Task directions:
All of the data, from the first line to the last, should be reproduced without alteration.

Stored data:
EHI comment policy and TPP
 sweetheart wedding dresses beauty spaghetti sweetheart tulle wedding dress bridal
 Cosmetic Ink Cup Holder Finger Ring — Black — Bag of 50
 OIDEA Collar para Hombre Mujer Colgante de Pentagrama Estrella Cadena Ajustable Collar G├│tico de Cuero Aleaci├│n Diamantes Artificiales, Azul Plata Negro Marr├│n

Task solution:
EHI comment policy and TPP
 sweetheart wedding dresses beauty spaghetti sweetheart tulle wedding dress bridal
 Cosmetic Ink Cup Holder Finger Ring — Black — Bag of 50
 OIDEA Collar para Hombre Mujer Colgante de Pentagrama Estrella Cadena Ajustable Collar G├│tico de Cuero Aleaci├│n Diamantes Artificiales, Azul Plata Negro Marr├│n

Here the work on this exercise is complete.